Jun 26, 2009

OMA's Rotating Pavilion - Prada Transformer


The 20-metre high Prada Transformer is located adjacent to the 16th Century Gyeonghui Palace in the centre of Seoul. The pavilion consists of four basic geometric shapes – a circle, a cross, a hexagon, a rectangle – leaning together and wrapped in a translucent membrane. Each shape is a potential floor plan designed to be ideal for the cultural programming unfolding over the next three months: a fashion exhibition, a film festival, an art exhibition, and finally a Prada fashion show. Walls will become floors and floors will become walls as the pavilion is flipped over by three cranes after each event to accommodate the next.
Rem Koolhaas explained the idea behind the Prada Transformer: “Rather than having one average condition, we conceived a pavilion that, by simply rotating it, acquires a different character and accommodates different needs.” Koolhaas added: “The project is exciting to us because it is the first hybrid between Prada fashion and the Prada Foundation.”
(to find out more..)

A typical example of Koolhaas' placeless architecture, it choses to be indifferent to the surrounding and creating an interesting juxtaposition of two cultures and time. Even though appearing hostile, the pavilion is the result of an encounter between two icons (Gyeonghui Palace & Prada) from different time and origins that had never quite come together, which further exemplifies each other's identity and statement of its own.
Why bother its hostility since Prada's only going to stay until its job is finished?
Modern, functional, innovative and being temporal is the context.

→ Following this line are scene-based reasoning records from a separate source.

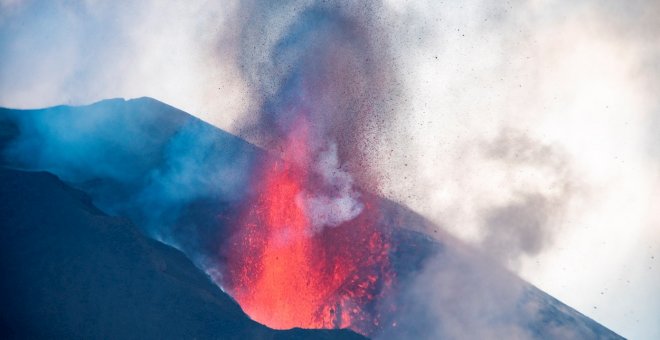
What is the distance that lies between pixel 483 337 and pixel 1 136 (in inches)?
643

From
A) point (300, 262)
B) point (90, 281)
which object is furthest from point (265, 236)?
point (90, 281)

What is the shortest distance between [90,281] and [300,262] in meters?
6.38

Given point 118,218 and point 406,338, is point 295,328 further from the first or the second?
point 118,218

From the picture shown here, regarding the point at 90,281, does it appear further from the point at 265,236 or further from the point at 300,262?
the point at 300,262

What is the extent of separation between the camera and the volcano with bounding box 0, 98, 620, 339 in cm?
1459

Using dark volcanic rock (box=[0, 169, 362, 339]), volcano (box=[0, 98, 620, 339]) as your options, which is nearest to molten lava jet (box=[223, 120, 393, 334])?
volcano (box=[0, 98, 620, 339])

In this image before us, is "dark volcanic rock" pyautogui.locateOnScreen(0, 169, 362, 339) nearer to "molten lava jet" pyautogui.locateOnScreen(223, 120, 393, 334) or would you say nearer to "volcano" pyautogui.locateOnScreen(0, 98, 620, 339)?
"volcano" pyautogui.locateOnScreen(0, 98, 620, 339)

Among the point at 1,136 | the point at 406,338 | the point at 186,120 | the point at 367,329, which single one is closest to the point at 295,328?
the point at 367,329

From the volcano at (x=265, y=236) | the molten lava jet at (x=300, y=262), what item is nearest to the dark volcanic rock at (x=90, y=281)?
Result: the volcano at (x=265, y=236)

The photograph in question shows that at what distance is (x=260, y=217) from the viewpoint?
1622 centimetres

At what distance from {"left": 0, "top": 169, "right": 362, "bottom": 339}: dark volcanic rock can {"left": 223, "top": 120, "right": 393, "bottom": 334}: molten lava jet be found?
3.00ft

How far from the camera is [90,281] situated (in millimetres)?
12781

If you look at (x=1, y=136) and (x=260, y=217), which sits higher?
(x=260, y=217)

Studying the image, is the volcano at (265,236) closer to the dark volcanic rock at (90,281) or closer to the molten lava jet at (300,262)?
the molten lava jet at (300,262)
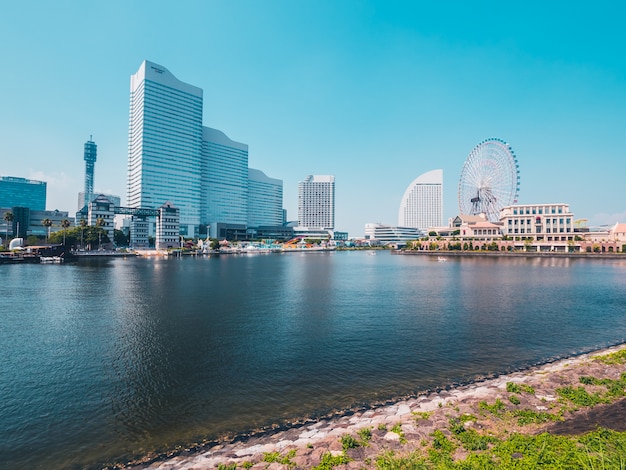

Another commendable aspect of this well-conceived pavilion is its transformability.
Rather than a typical exhibition typology that requires individual covered spaces for each programs, Prada Transformer is like a folded-up plan. A single huge space where internal surfaces - the floor, walls & ceiling - all act as floor spaces for different programs.
This innovation quite successfully reduces the size and footprint of the structure, making it 'lighter' in many senses; While the down side is that the programs can't operate simultaneously.

What more to say about the interior space?
The honesty of materials and structures, the togetherness between rigid geometries and softness of fabric & daylighting is pretty obvious.
It is unquestionably that the idea behind this design is simply, and strongly expressed through the actual pavilion created, actually, much better than the 3d visualizations published earlier.